Suppose the following data:
user_id timestamp value
--------------------------
2983 2022-01-01 12:01 100
2983 2022-01-01 12:04 106
2983 2022-01-01 12:06 101
2983 2022-01-01 12:10 110
2983 2022-01-01 12:11 112
2983 2022-01-01 12:13 115
2983 2022-01-01 12:15 102
I'm trying to perform queries such as:
select
max(value) from table
where user_id = 2983
and timestamp between '2022-01-01 12:10' and '2022-01-01 12:20'
There are billions of entries in this table, and the above query actually goes into a left join lateral
subquery of the following form, with the event
table itself containing hundreds of thousands of rows:
select
event.user_id,
event.timestamp_start,
event.timestamp_end,
value.max_value
from event
left join lateral (
select max(value)
from table
where table.user_id = event.user_id
and table.timestamp between event.timestamp_start and timestamp_end
) value on true
I'm thinking that conceptually, a two-dimensional index on timestamp, value
would help. The problem with a basic timestamp, value
index is that such an index is only able to order/index value
for a given timestamp
. It doesn't however reflect a true two-dimensional index. Add to that the additional complexity of the required indexing on user_id
and I'm a bit stuck about which index form to use, let alone if PostgreSQL has such a capability at all.

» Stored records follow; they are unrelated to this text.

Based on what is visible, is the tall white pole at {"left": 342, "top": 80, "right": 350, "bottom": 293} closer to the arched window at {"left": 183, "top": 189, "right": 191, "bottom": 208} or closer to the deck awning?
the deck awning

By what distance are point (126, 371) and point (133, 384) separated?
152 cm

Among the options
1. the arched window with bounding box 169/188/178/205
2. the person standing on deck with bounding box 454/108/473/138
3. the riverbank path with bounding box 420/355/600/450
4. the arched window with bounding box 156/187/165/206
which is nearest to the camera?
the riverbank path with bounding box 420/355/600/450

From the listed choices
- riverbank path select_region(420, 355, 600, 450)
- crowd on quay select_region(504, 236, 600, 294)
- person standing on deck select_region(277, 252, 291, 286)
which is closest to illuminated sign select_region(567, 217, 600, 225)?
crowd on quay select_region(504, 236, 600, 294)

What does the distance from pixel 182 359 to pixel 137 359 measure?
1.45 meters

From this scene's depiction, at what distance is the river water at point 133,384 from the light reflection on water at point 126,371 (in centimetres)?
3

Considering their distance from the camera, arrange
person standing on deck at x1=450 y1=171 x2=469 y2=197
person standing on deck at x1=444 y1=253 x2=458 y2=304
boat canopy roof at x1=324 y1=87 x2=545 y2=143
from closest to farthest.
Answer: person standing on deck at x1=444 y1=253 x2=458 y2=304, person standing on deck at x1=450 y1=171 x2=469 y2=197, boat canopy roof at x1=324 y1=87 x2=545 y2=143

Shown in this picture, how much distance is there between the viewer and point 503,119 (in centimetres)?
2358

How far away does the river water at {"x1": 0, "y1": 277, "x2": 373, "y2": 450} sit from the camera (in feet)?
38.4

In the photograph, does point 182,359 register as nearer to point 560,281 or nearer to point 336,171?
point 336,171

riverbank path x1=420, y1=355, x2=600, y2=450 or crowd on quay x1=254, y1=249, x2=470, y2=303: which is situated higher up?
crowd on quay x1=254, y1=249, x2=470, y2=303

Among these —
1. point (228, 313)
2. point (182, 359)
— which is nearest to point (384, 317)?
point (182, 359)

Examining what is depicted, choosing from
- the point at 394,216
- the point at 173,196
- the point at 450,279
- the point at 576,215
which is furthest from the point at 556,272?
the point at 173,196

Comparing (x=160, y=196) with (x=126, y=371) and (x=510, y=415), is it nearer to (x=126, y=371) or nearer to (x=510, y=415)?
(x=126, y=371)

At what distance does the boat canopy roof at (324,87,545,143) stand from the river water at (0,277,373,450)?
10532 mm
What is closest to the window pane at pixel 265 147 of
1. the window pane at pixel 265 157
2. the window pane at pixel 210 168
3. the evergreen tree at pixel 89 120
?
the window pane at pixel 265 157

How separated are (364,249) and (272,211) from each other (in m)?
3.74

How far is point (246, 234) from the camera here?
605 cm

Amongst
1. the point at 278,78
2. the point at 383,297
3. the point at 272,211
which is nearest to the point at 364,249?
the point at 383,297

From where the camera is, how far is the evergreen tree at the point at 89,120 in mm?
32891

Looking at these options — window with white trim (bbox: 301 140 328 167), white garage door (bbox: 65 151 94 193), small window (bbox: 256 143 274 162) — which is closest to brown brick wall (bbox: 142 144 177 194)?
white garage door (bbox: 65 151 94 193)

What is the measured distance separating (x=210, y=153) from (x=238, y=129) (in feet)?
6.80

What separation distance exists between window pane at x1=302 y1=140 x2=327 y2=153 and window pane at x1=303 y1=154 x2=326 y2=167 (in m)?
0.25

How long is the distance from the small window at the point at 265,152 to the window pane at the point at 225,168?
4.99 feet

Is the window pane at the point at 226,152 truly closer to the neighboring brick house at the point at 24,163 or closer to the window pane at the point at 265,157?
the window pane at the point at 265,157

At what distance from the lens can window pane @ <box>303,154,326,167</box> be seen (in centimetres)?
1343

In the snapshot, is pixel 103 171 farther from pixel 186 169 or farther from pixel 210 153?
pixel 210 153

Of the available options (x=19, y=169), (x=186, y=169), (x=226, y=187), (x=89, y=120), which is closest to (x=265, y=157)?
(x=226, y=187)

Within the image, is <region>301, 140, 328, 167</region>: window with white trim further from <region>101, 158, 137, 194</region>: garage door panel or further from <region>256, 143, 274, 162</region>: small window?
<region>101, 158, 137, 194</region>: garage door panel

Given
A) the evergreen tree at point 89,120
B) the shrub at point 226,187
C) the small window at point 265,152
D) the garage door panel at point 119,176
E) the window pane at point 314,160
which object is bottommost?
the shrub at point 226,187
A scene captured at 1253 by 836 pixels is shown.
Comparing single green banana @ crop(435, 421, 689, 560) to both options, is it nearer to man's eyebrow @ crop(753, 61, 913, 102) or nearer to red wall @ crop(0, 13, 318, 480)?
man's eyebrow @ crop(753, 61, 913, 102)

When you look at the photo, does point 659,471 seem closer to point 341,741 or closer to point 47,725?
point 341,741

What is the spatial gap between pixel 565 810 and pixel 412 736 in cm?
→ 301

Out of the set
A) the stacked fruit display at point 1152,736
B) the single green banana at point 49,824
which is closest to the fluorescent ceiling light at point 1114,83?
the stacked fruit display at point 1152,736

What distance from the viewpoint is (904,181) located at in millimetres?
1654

What index form would be the most optimal for the case illustrated here?
CodePudding user response:
The index that comes to mind is either
create index idx on table (user_id, timestamp, value desc);
or
create index idx on table (timestamp, user_id, value desc);
In some DBMS it is recommended to place the column with the higher selectivity first, in others it is supposed not to matter. I don't know how it is in PostgreSQL. You can provide both indexes and see the explain plan to check which is used and which is not.
As you are not looking for a single timestamp, but a range, it may or may not be preferable to simply include the value column. In theory above indexes should be better, as the DBMS can quickly pick the maximum value per timestamp and then pick the maximum of all these. But I don't know whether PostgreSQL uses this access method. If not, then a simpler index may (a little surprisingly) be the better option:
create index idx on table (user_id, timestamp) include (value);
or
create index idx on table (timestamp, user_id) include (value);
Again something to try and check.
CodePudding user response:
PostgreSQL supports GiST indexes, which are multidimensional in the way you want. But I doubt that that is the real solution for you, because GiST indexes have a lot of overhead and would require you to write your query in an awkward way in this case. You are probably better off with a Btree index including all three columns, which might be theoretically less efficient but has a much smaller overhead.
The best Btree index should be either (user_id, timestamp, value)
or on (user_id, value, timestamp)
, depending on how selective the timestamp range is likely to be. If the timestamp range is selective, you would want the former, and unselective, you would want the latter. By including all three columns in the index, you can get an index-only scan so that you don't have to visit a bunch of table rows. This is probably the key to getting good performance.
I started creating a GiST index on a 1e7 row dummy table so that I could test how exactly you could use it, but it hasn't finished building yet and I am bored. Like I said, high overhead.